Engineering a better way to eat
Virginia Tech researchers, along with collaborators at Cornell University, have created a new robot friendly utensil to assist individuals with limited mobility. The kiri-spoon – from “kirigami,” the Japanese art form of cutting paper – can both grasp like a fork and scoop like a spoon.
In the Cab lab right now, we're basically a human robot interaction collaboration lab. Specifically what we're working on is assistive feeding. There are almost 2 million Americans who need assistance every day when eating. Since the 1970s, companies have been trying to develop assistive eating devices. One of the main limitations is that they struggle to actually pick up the food robustly.
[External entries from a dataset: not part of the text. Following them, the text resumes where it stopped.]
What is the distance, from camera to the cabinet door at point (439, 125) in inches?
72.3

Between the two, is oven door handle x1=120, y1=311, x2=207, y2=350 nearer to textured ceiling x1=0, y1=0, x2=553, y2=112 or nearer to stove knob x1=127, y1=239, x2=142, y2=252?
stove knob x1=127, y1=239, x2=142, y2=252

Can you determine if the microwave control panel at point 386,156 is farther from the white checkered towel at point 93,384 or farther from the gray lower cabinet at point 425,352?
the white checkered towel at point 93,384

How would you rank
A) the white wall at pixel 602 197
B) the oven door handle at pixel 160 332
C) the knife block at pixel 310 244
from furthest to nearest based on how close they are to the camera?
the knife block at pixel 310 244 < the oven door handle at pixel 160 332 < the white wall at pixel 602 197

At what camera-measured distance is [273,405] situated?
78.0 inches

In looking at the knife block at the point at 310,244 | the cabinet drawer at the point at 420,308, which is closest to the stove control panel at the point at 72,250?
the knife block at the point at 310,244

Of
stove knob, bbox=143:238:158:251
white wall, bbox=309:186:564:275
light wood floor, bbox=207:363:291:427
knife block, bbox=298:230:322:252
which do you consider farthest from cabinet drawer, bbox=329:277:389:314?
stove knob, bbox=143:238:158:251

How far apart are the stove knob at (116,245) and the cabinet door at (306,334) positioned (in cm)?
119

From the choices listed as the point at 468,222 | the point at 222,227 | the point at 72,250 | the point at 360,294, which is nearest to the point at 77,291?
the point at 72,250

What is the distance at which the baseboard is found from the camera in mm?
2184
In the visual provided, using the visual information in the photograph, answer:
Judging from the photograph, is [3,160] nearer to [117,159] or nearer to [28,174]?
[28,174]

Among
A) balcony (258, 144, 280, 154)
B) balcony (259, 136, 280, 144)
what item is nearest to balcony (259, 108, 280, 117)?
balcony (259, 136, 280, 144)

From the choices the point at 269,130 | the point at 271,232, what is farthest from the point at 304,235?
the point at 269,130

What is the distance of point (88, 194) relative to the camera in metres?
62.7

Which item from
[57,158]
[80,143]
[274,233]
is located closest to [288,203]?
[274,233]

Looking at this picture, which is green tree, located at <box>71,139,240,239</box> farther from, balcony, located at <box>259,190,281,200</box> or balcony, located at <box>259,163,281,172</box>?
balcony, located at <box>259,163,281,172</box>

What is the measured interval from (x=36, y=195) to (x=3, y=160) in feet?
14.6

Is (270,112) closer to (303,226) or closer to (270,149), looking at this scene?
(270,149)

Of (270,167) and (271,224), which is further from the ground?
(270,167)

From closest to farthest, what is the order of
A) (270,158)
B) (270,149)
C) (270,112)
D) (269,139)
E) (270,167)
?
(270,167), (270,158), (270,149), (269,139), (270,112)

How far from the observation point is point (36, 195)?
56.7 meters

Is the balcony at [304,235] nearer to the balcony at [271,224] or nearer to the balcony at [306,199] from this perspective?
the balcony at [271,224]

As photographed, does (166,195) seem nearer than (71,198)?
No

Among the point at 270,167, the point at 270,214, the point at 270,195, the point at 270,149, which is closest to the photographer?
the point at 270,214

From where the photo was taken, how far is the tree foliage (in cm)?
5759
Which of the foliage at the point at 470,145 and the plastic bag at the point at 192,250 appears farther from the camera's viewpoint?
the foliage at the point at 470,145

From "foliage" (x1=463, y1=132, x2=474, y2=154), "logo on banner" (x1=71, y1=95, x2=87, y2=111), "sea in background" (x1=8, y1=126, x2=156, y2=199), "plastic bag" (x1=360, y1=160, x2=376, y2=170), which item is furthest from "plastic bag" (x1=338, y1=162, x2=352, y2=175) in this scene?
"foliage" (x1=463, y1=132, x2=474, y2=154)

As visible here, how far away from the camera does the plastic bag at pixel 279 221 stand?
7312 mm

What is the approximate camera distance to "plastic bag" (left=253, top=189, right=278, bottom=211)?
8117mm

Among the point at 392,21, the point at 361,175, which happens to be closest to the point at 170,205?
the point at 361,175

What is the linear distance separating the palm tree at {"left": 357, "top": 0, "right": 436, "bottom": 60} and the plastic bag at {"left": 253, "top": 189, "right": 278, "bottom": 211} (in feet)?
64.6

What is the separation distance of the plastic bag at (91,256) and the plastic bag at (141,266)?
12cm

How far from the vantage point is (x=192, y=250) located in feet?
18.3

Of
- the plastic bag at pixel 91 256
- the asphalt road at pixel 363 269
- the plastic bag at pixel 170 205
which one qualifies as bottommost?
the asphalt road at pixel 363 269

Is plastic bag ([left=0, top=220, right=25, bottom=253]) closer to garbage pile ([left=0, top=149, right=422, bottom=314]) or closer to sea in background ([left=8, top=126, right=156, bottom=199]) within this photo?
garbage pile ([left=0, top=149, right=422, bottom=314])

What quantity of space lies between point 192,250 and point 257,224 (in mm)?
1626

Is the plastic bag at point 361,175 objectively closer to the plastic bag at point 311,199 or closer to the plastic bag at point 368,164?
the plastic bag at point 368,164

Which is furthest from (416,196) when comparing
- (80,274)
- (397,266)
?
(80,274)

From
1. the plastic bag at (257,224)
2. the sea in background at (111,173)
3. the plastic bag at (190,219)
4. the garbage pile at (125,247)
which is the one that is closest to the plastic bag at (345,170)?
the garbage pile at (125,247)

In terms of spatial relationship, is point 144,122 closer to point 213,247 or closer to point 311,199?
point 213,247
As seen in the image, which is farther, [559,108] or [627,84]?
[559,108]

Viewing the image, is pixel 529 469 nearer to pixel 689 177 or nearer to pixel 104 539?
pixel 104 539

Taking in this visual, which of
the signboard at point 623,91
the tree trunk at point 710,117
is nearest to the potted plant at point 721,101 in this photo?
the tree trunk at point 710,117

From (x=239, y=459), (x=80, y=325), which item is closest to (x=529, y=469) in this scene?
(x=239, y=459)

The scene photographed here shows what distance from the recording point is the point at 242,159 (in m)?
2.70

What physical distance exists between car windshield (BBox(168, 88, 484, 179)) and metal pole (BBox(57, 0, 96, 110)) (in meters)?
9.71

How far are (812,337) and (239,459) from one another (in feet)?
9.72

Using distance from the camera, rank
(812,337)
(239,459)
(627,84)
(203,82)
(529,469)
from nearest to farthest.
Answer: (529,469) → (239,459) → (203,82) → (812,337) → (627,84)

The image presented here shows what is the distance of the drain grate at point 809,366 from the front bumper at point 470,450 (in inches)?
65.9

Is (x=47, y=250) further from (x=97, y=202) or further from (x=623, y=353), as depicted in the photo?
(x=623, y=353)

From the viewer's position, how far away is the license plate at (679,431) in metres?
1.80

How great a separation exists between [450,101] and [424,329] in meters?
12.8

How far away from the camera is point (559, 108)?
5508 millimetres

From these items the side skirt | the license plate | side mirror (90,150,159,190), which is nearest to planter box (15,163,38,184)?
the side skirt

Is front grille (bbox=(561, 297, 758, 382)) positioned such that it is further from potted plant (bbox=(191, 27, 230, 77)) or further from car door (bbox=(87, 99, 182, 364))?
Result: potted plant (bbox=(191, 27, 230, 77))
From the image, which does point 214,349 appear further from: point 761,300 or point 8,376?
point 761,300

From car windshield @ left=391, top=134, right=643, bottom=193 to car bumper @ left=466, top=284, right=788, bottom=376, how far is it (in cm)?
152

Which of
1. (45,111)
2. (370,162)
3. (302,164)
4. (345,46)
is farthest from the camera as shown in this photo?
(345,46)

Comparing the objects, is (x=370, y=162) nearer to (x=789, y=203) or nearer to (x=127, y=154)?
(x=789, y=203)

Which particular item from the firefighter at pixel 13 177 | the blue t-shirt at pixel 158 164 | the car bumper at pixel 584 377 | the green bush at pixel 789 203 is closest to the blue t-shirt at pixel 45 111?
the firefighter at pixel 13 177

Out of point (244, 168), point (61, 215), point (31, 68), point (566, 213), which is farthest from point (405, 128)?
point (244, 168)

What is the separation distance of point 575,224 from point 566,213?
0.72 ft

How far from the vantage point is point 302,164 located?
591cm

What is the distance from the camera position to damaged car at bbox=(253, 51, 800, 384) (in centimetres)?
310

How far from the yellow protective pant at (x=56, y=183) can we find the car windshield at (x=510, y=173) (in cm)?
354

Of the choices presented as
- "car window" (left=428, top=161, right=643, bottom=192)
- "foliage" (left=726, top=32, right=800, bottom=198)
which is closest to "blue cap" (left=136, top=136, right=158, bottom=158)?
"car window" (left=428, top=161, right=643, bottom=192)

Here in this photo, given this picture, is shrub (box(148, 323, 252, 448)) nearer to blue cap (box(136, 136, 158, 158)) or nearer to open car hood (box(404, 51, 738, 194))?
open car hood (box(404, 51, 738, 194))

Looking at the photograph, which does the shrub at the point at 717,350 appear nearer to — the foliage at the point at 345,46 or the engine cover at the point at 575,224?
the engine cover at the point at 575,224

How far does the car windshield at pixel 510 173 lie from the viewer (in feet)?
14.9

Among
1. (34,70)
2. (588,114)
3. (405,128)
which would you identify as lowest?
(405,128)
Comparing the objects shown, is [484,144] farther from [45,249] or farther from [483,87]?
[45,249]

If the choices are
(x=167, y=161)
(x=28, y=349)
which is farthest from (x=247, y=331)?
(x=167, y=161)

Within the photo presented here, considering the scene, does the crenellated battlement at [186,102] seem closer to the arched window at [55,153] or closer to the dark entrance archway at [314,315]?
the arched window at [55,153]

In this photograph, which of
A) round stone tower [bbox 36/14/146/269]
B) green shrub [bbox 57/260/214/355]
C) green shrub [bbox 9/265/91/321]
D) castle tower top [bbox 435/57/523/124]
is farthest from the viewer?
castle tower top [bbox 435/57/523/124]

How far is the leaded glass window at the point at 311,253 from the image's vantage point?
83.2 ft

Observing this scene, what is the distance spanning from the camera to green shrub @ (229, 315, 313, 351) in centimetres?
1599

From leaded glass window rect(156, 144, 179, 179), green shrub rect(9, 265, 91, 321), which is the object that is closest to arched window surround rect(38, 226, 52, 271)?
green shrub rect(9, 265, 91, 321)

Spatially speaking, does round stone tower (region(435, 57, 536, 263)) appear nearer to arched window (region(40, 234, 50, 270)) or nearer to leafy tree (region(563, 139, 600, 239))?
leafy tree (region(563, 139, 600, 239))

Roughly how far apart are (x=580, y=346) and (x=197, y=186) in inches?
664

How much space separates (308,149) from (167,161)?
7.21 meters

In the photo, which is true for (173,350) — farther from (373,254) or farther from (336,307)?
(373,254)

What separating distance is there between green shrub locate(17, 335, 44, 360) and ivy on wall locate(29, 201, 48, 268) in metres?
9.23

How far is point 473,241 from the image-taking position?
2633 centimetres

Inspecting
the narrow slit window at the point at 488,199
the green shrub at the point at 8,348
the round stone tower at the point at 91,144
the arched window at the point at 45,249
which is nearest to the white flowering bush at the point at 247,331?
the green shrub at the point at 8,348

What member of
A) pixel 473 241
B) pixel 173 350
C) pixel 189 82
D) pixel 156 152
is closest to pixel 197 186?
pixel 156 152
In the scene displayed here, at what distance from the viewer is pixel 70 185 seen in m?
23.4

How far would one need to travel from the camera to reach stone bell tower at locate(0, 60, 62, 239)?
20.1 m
Like, if it's just this exact type of food and just this exact place, sure they pick it up, but as you know, you eat all different types of foods, and they're mixed in different sizes. And so people often don't use the system for very long because they can't eat consistently. We thought instead of continuing to try and make the robot act like a human, is there any kind of adaptation we can add to the robot to make it easier? Made a spoon, and we're calling it cure spoon. It looks a lot like a normal spoon, but really what it is, it's a mechanical device that changes the curvature of the spoon. So in a relaxed state, it looks and behaves just like a normal spoon. But when we actuate it, pinches to hold food within the curry spoon. Throughout our process over the past year, we had two experimental phases, and both times we took our utensil to the Virginia home. They're actually leading the project. They're telling us I like this. I don't like that. Can you change it in this way? You know, we've been working with the stakeholders, these adults with mobility limitations to make sure we have a system built for them. But who's building it? We've got two undergraduate students. Both of which are mechanical engineering juniors, Casey and Brandon. We've got one graduate student, Maya, who's been leading this project, and then a postdoctoral scholar, Haram, who's kind of helped me direct the team. So they've been involved in kind of the whole process of that design, manufacture and testing. You know, I think it really shows kind of what we're about as Virginia Tech mechanical engineers. It's engineering. It's the students, and it's also the stakeholders, the people that it's for.